== What the task asks ==
Can you reproduce the rows below word for word, leaving out the pictures?

== Rows from a spatial reasoning dataset ==
----------------------------------------

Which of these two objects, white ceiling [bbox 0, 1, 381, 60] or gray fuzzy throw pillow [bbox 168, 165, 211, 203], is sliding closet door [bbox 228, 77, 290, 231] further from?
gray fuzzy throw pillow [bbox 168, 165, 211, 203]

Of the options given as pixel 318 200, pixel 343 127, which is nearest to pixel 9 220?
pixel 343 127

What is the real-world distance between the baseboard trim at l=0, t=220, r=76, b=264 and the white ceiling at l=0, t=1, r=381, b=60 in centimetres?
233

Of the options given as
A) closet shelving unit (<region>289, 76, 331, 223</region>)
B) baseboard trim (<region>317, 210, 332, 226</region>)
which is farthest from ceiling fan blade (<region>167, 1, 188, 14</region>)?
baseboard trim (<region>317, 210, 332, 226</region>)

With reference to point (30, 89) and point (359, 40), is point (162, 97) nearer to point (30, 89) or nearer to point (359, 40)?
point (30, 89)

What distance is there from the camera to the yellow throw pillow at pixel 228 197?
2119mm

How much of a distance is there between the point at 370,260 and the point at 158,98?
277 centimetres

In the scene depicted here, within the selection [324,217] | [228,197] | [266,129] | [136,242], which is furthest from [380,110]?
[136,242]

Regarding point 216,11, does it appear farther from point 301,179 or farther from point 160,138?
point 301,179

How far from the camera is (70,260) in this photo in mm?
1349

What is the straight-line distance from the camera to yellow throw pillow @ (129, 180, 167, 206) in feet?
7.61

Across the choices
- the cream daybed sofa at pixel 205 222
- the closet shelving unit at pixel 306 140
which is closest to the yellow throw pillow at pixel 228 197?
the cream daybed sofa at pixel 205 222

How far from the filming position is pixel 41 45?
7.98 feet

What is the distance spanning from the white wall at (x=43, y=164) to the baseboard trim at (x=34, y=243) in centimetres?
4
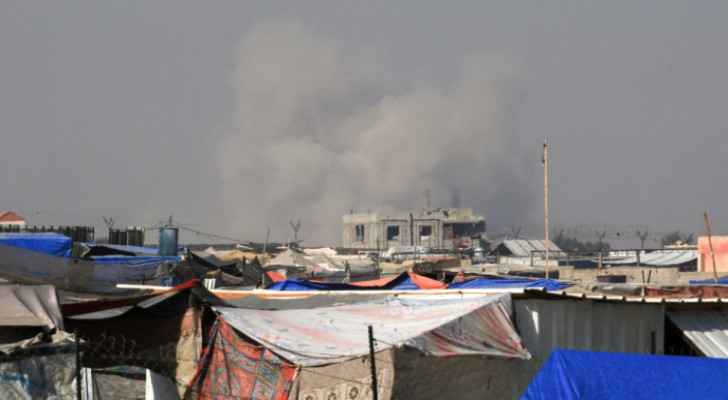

----------------------------------------

== Answer to the task ==
Which of these two objects, white ceiling [bbox 0, 1, 381, 60] or gray fuzzy throw pillow [bbox 168, 165, 211, 203], is sliding closet door [bbox 228, 77, 290, 231] further from?
gray fuzzy throw pillow [bbox 168, 165, 211, 203]

Of the options given as pixel 318 200, pixel 343 127, which is nearest to pixel 9 220?
pixel 343 127

What is the real-world distance between the baseboard trim at l=0, t=220, r=76, b=264 and the white ceiling at l=0, t=1, r=381, b=60 in centimetres?
233

Of the options given as
A) closet shelving unit (<region>289, 76, 331, 223</region>)
B) baseboard trim (<region>317, 210, 332, 226</region>)
which is farthest from ceiling fan blade (<region>167, 1, 188, 14</region>)?
baseboard trim (<region>317, 210, 332, 226</region>)

With reference to point (30, 89) and point (359, 40), is point (162, 97) nearer to point (30, 89) or nearer to point (359, 40)?
point (30, 89)

What distance is there from the camera to the yellow throw pillow at pixel 228 197?
2119mm

How much of a distance is there between the point at 370,260 and the point at 158,98?
277 centimetres

In the scene depicted here, within the selection [324,217] | [228,197] | [266,129] | [136,242], which is furthest from [380,110]?
[136,242]

Regarding point 216,11, does it appear farther from point 301,179 or farther from point 160,138?
point 301,179

How far from the camera is (70,260) in this photo in mm?
1349

What is the straight-line distance from the camera to yellow throw pillow @ (129, 180, 167, 206) in feet?
7.61

Across the choices
- the cream daybed sofa at pixel 205 222
- the closet shelving unit at pixel 306 140
which is closest to the yellow throw pillow at pixel 228 197?
the cream daybed sofa at pixel 205 222

How far from the filming position is pixel 41 45?
7.98 feet

What is the distance spanning from the white wall at (x=43, y=164) to the baseboard trim at (x=34, y=243) in centimetres?
4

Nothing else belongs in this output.